Multi-Agent Workflows for Postmortem Generation
One agent gathers data. One writes. One reviews. One files. The workflow, with the inter-agent messages typed and bounded.
The pipeline
Four agents form the pipeline. Gatherer pulls timeline, metrics, deploy logs, action history (read-only, produces a structured incident object); Writer drafts the postmortem text from the incident object (produces sections 1-4 of the standard template); Reviewer reads the draft, identifies gaps, asks clarifying questions, edits where appropriate; Filer posts the final draft to the postmortem store, notifies the team, opens action-item tickets.
- Gatherer. Read-only; pulls timeline, metrics, deploy logs, action history.
- Writer. Drafts text from incident object; produces sections 1-4.
- Reviewer. Identifies gaps; asks clarifying questions; edits where appropriate.

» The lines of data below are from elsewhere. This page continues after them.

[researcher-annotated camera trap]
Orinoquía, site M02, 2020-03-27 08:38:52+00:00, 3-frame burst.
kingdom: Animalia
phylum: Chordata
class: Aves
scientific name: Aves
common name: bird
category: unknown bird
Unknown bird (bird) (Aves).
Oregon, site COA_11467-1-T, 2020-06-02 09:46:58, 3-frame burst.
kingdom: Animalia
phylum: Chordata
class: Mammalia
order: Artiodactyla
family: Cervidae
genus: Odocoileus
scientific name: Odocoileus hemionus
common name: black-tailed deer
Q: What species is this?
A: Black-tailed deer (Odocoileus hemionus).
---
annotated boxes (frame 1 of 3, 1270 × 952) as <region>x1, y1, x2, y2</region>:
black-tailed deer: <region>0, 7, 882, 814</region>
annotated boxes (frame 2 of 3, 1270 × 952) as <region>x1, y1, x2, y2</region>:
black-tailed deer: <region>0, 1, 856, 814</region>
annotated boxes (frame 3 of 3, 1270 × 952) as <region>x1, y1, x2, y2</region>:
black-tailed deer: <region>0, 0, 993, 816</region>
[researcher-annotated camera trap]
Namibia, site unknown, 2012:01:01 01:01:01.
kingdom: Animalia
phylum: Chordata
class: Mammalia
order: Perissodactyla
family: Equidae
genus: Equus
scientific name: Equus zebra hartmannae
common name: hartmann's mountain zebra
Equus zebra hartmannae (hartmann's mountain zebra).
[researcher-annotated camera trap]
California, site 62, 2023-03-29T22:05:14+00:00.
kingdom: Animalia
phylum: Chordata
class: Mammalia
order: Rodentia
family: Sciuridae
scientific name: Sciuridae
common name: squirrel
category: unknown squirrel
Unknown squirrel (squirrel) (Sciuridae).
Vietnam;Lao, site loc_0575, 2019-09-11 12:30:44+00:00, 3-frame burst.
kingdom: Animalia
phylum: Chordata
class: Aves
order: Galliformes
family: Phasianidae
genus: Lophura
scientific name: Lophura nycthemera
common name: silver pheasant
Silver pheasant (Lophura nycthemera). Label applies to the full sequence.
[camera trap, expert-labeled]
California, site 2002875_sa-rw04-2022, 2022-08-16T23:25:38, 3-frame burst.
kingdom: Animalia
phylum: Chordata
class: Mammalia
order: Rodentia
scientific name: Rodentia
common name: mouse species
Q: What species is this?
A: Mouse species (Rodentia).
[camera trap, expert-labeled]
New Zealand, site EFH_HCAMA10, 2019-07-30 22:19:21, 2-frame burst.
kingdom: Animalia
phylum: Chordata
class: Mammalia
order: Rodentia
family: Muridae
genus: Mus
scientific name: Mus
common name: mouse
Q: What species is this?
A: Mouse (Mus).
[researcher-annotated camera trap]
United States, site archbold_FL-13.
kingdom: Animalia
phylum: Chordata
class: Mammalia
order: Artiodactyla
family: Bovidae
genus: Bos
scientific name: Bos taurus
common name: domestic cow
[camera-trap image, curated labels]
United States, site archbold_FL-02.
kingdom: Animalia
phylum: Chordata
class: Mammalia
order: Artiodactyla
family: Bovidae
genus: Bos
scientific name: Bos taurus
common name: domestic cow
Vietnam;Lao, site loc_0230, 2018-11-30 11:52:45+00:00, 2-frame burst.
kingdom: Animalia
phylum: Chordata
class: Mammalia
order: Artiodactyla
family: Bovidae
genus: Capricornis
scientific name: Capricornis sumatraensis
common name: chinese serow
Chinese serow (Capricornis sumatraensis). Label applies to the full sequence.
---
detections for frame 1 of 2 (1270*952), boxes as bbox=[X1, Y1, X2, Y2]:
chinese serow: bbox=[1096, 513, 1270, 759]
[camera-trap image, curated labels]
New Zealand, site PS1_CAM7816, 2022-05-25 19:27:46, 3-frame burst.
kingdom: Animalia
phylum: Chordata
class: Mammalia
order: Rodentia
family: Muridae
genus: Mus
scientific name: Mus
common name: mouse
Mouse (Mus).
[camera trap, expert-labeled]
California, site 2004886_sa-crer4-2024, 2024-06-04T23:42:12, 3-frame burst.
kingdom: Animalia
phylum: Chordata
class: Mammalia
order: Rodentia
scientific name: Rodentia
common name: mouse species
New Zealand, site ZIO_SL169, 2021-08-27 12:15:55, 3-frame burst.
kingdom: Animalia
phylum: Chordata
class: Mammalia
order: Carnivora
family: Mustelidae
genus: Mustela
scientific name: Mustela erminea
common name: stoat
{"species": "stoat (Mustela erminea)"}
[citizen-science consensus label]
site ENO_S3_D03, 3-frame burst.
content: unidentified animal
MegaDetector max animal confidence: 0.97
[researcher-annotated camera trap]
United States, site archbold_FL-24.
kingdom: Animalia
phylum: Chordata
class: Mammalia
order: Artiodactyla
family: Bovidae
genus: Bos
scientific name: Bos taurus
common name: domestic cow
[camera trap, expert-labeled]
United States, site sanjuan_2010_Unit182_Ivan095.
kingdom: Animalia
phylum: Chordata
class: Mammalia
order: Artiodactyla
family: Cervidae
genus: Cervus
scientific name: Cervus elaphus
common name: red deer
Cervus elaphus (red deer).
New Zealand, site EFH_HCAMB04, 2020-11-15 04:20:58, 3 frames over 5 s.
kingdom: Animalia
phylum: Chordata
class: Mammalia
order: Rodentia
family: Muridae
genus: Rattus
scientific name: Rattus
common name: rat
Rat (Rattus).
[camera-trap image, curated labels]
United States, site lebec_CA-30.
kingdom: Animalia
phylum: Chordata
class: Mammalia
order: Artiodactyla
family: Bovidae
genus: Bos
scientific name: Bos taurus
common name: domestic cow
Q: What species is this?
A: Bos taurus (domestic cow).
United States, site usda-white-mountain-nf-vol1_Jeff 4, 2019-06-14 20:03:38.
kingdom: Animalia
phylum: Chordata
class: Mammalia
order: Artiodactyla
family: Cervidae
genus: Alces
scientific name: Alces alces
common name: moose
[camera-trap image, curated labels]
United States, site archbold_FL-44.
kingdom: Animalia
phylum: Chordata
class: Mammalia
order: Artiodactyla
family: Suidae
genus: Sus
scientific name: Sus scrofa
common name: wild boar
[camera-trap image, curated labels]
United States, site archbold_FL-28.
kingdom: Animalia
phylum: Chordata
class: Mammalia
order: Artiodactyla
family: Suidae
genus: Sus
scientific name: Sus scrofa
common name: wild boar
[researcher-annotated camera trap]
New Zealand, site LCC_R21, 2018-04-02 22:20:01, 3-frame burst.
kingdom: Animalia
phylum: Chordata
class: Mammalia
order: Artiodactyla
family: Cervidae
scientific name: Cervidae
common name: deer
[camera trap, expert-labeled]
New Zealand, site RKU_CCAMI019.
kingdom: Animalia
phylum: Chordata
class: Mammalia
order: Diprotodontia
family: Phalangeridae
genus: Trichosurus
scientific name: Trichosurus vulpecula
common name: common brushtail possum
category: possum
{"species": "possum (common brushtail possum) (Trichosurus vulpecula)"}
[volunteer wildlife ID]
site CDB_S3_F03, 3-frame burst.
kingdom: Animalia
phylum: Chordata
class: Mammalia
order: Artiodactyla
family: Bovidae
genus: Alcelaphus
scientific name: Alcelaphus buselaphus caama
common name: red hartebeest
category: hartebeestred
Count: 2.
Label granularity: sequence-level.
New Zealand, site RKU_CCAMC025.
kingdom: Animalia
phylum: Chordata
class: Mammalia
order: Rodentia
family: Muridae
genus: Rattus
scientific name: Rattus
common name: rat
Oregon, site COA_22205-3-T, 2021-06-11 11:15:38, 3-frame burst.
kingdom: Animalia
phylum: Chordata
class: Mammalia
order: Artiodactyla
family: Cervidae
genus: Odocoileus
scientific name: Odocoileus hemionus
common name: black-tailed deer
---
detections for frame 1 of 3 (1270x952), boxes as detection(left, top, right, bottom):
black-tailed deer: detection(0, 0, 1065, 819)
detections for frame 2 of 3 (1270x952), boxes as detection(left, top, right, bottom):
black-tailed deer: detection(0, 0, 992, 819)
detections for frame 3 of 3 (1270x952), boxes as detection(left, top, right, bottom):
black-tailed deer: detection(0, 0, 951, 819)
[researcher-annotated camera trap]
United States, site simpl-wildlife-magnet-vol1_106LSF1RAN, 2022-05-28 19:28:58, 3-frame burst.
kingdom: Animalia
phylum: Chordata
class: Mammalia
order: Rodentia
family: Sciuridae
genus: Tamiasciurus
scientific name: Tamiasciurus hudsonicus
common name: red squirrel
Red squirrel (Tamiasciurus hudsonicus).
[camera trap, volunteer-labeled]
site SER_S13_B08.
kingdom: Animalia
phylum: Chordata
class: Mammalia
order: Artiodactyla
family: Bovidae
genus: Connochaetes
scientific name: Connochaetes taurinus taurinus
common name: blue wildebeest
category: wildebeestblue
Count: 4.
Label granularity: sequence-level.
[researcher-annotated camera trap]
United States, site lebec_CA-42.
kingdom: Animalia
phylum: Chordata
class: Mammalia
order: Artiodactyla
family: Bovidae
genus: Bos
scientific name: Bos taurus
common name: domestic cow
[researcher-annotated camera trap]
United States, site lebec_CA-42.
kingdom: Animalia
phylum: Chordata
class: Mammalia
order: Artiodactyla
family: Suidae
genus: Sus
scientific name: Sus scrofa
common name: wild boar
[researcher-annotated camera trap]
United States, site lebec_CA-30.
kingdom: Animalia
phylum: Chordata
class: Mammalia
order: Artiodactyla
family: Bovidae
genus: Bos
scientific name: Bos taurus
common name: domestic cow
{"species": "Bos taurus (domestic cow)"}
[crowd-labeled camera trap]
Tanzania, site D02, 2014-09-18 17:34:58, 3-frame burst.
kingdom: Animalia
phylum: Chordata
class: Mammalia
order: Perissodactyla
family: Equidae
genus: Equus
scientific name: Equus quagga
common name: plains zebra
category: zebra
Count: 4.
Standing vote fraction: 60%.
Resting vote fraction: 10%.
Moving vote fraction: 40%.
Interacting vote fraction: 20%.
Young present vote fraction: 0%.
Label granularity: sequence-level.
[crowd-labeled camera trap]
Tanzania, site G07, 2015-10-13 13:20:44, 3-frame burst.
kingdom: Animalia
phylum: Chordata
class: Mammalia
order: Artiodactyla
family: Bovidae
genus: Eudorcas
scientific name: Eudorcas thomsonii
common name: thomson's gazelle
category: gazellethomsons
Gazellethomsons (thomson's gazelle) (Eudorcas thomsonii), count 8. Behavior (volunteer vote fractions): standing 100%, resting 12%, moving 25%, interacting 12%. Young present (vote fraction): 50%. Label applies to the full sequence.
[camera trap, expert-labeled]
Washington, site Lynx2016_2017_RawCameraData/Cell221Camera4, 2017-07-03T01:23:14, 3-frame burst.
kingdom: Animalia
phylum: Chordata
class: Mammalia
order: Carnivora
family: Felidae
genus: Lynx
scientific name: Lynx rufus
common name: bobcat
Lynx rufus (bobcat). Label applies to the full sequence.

- Filer. Posts to store; notifies team; opens action-item tickets.
Inter-agent messages
Each agent boundary has a typed schema. Gatherer to Writer: the incident object (timeline, metrics summary, services affected, actions taken, duration). Writer to Reviewer: the draft (text with section markers, confidence per section, gaps identified). Reviewer to Filer: the reviewed draft (text, action items, owner suggestions, follow-up dates). Each message is typed and validated; schema mismatches halt the pipeline.
- Gatherer to Writer: incident object. Timeline, metrics summary, services, actions, duration.
- Writer to Reviewer: draft. Text with section markers, confidence, gaps.
- Reviewer to Filer: reviewed draft. Text, action items, owner suggestions, dates.
- Schema-validated messages. Mismatches halt the pipeline; the contract is enforced.
Bounded inter-agent messages
Bounded message sizes prevent runaway context. Each message has a size cap (gatherer’s incident object at most 10k tokens, writer’s draft at most 5k tokens); caps prevent runaway context growth because without caps the pipeline accumulates state and slows down; when a message would exceed the cap, the producer summarises and the summary is part of the API.
- 10k token cap on incident object. Gatherer’s output bounded.
- 5k token cap on draft. Writer’s output bounded.
- Caps prevent runaway. Without them, pipeline accumulates state and slows.
- Producer summarises at cap. Summary is part of the API; the agent must be good at it.
Where humans intervene
Three points need human input. Gaps the writer flagged (sections it could not draft confidently get filled by humans); action items the reviewer suggested (humans pick which to actually file and assign owners); final approval before filing because the filer does not auto-publish and a human approves.
- Writer-flagged gaps. Sections the agent couldn’t draft confidently; humans fill.
- Action item selection. Reviewer suggests; humans pick which to file and assign.
- Final approval before filing. Filer does not auto-publish; human approves.
- Per-handoff documented decision. Each human decision captured; supports later review.
Speed-up vs solo human
The speed-up is real. Solo human: 4-6 hours from incident close to filed postmortem. Pipeline: 90 minutes (50 minutes of agent work plus 40 minutes of human review). The 4x speedup is real and survives quality review because drafts are not perfect but they are starting points and humans finish.
- Solo human: 4-6 hours. Incident close to filed postmortem; the baseline.
- Pipeline: 90 minutes. 50 agent + 40 human review.
- 4x speedup. Real; survives quality review.
- Drafts as starting points. Not perfect; humans finish; the team scales.